**The data:**
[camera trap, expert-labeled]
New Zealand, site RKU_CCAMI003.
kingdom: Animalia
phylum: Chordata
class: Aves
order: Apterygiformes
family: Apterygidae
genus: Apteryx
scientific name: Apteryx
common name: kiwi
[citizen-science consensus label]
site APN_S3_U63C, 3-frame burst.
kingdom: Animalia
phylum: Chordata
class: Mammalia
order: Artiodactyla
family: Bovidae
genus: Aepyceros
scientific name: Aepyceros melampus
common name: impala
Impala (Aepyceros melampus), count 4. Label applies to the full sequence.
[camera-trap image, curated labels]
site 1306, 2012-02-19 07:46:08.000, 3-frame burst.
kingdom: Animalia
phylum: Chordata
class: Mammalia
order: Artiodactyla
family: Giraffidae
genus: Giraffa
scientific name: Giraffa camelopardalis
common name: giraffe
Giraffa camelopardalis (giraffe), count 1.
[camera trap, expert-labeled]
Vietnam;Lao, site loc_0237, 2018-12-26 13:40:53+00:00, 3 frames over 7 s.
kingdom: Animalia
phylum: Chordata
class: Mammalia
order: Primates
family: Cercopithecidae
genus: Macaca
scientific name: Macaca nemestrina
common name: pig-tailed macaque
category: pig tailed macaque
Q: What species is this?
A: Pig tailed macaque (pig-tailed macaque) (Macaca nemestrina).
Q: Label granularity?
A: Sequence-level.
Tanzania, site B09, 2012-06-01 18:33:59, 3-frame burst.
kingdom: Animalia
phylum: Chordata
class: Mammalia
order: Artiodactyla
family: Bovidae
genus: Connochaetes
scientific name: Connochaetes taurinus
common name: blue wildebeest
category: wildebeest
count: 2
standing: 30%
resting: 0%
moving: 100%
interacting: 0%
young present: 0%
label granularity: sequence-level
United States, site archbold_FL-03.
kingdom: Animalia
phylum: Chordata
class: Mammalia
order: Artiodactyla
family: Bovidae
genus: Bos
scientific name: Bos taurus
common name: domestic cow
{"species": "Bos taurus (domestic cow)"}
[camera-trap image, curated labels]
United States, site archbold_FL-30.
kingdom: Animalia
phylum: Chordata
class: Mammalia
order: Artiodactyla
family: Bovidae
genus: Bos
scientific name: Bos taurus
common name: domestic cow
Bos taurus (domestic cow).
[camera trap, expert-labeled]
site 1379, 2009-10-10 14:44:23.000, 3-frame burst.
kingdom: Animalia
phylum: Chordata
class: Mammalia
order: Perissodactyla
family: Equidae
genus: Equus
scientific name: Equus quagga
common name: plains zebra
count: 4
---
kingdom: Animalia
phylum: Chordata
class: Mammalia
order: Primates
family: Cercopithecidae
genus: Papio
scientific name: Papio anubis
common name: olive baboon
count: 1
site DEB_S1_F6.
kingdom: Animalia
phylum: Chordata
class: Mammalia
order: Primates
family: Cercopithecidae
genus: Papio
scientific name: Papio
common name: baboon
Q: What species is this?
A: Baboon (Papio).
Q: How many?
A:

**Required action:** Every entry above needs to be duplicated exactly.

**Task answer:**
[camera trap, expert-labeled]
New Zealand, site RKU_CCAMI003.
kingdom: Animalia
phylum: Chordata
class: Aves
order: Apterygiformes
family: Apterygidae
genus: Apteryx
scientific name: Apteryx
common name: kiwi
[citizen-science consensus label]
site APN_S3_U63C, 3-frame burst.
kingdom: Animalia
phylum: Chordata
class: Mammalia
order: Artiodactyla
family: Bovidae
genus: Aepyceros
scientific name: Aepyceros melampus
common name: impala
Impala (Aepyceros melampus), count 4. Label applies to the full sequence.
[camera-trap image, curated labels]
site 1306, 2012-02-19 07:46:08.000, 3-frame burst.
kingdom: Animalia
phylum: Chordata
class: Mammalia
order: Artiodactyla
family: Giraffidae
genus: Giraffa
scientific name: Giraffa camelopardalis
common name: giraffe
Giraffa camelopardalis (giraffe), count 1.
[camera trap, expert-labeled]
Vietnam;Lao, site loc_0237, 2018-12-26 13:40:53+00:00, 3 frames over 7 s.
kingdom: Animalia
phylum: Chordata
class: Mammalia
order: Primates
family: Cercopithecidae
genus: Macaca
scientific name: Macaca nemestrina
common name: pig-tailed macaque
category: pig tailed macaque
Q: What species is this?
A: Pig tailed macaque (pig-tailed macaque) (Macaca nemestrina).
Q: Label granularity?
A: Sequence-level.
Tanzania, site B09, 2012-06-01 18:33:59, 3-frame burst.
kingdom: Animalia
phylum: Chordata
class: Mammalia
order: Artiodactyla
family: Bovidae
genus: Connochaetes
scientific name: Connochaetes taurinus
common name: blue wildebeest
category: wildebeest
count: 2
standing: 30%
resting: 0%
moving: 100%
interacting: 0%
young present: 0%
label granularity: sequence-level
United States, site archbold_FL-03.
kingdom: Animalia
phylum: Chordata
class: Mammalia
order: Artiodactyla
family: Bovidae
genus: Bos
scientific name: Bos taurus
common name: domestic cow
{"species": "Bos taurus (domestic cow)"}
[camera-trap image, curated labels]
United States, site archbold_FL-30.
kingdom: Animalia
phylum: Chordata
class: Mammalia
order: Artiodactyla
family: Bovidae
genus: Bos
scientific name: Bos taurus
common name: domestic cow
Bos taurus (domestic cow).
[camera trap, expert-labeled]
site 1379, 2009-10-10 14:44:23.000, 3-frame burst.
kingdom: Animalia
phylum: Chordata
class: Mammalia
order: Perissodactyla
family: Equidae
genus: Equus
scientific name: Equus quagga
common name: plains zebra
count: 4
---
kingdom: Animalia
phylum: Chordata
class: Mammalia
order: Primates
family: Cercopithecidae
genus: Papio
scientific name: Papio anubis
common name: olive baboon
count: 1
site DEB_S1_F6.
kingdom: Animalia
phylum: Chordata
class: Mammalia
order: Primates
family: Cercopithecidae
genus: Papio
scientific name: Papio
common name: baboon
Q: What species is this?
A: Baboon (Papio).
Q: How many?
A:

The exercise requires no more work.